Some of the work will have to be done by the baseball executives on Yawkey Way, but believe it or not, there are things that you and I can do to force the Sox into making changes. Here's what I've got.
1. First And Foremost, Stop Supporting This Team (That Means You!)
Many of you have already taken this course, and for that, I applaud you. Some people might call you fair weather fans, but I wouldn't. Being a fair weather fan implies that you support the team only in the good times, but nowhere does it say you have to support a team that's making very poor personnel decisions and is employing a bunch of millionaire crybabies.
For those of you that haven't taken this rout... what on earth are you waiting for?
Just so we're clear, bringing your family to Fenway Park to spend money on overpriced tickets and approximately $1,000 hotdogs and singing "Sweet Caroline" isn't helping anything. It appears that all the current ownership group cares about now is how much money they're making, and they're still bringing in a good chunk of change. Now, if you stop the money flow -- that means don't buy tickets (or don't even use the ones you have), don't buy that Red Sox shirt or hat, and don't even bother watching them on TV -- they'll have no choice but to change.
Of course, I can't tell you what to do. You can do whatever you want. But if you continue to support this team and give them your money, don't complain about the on-field product. You've lost that right.
2. Change The Culture (No More Content, Lazy Superstars)
Content and lazy superstars got the Red Sox into this mess in the first place. Do you really think they're going to get them out, too? Another obvious solution that eludes the Sox brass. Josh Beckett? See you later. David Ortiz? Thanks for everything, but don't let the door hit you on the way out. John Lacket? I'll pay your bus fare out of town (I wouldn't even put you on a coach flight). The bad attitudes have to go. Pronto.
What made the Red Sox team in 2004 so great? They were hungry. Sure, they had stars, ones who were headcases (see Ramirez, Manny), but they hadn't won anything yet. There was a competitive drive in them to end an 86 year curse, and that carried them all the way to the finish line. The current cast of Red Sox? Well, what do they have to prove? Most have won rings already. Josh Beckett and David Ortiz have two, Lackey has one. Why should they put in extra effort to try and salvage the season or this team's reputation? They're made their money and won their titles. It's time to move on, save for the true team players like Dustin Pedroia, David Ortiz and Jon Lester.
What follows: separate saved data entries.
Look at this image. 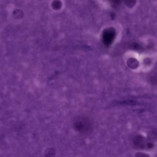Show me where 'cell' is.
Instances as JSON below:
<instances>
[{
  "label": "cell",
  "instance_id": "cell-1",
  "mask_svg": "<svg viewBox=\"0 0 157 157\" xmlns=\"http://www.w3.org/2000/svg\"><path fill=\"white\" fill-rule=\"evenodd\" d=\"M72 127L77 132L87 133L91 129L92 123L90 119L87 117H78L73 120Z\"/></svg>",
  "mask_w": 157,
  "mask_h": 157
},
{
  "label": "cell",
  "instance_id": "cell-2",
  "mask_svg": "<svg viewBox=\"0 0 157 157\" xmlns=\"http://www.w3.org/2000/svg\"><path fill=\"white\" fill-rule=\"evenodd\" d=\"M149 141L148 140H147L144 137L139 135L135 137L133 142L134 146L138 148L144 149H147V145Z\"/></svg>",
  "mask_w": 157,
  "mask_h": 157
},
{
  "label": "cell",
  "instance_id": "cell-3",
  "mask_svg": "<svg viewBox=\"0 0 157 157\" xmlns=\"http://www.w3.org/2000/svg\"><path fill=\"white\" fill-rule=\"evenodd\" d=\"M148 140L150 141H155L157 139V133L153 131H150L147 133Z\"/></svg>",
  "mask_w": 157,
  "mask_h": 157
},
{
  "label": "cell",
  "instance_id": "cell-4",
  "mask_svg": "<svg viewBox=\"0 0 157 157\" xmlns=\"http://www.w3.org/2000/svg\"><path fill=\"white\" fill-rule=\"evenodd\" d=\"M136 157H149V155L147 153L142 152H137L135 154Z\"/></svg>",
  "mask_w": 157,
  "mask_h": 157
}]
</instances>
3. If You Don't Fire Bobby Valentine, Let Him Be Bobby Valentine
Firing Bobby Valentine seems like the easy answer. I liked the hiring at first, but I've watched him stumble through this season and make questionable coaching decisions and say stupid things. I think it's pretty clear that this experiment just isn't working out, and I wouldn't lose any sleep if Bobby V. were to be Vince McMahon'd (could we have Vince fire him in front of a full house at Fenway, too?).
If for some reason Ben Cherington, er... I mean, Larry Lucchino... wants to keep him around, then for the love of all that is good, let him be the manager that we all thought he was going to be. Valentine was supposed to be this no-nonsense, tough manager who wouldn't tolerate any garbage from his roster. Instead, he's gone soft. Maybe some of that is just his age and experience. Still, you can't help but think that he's merely a puppet for upper management. Just let Bobby V. be Bobby V., even if it's only for the final stages of the season. Really, what do you have to lose?
Those are some basic suggestions, ones that should have been clear at the beginning of the season, that will help return this team to what it was earlier this decade. The status quo just isn't working, and we need a real overhaul in the offseason. Until they do, this team isn't worth your time.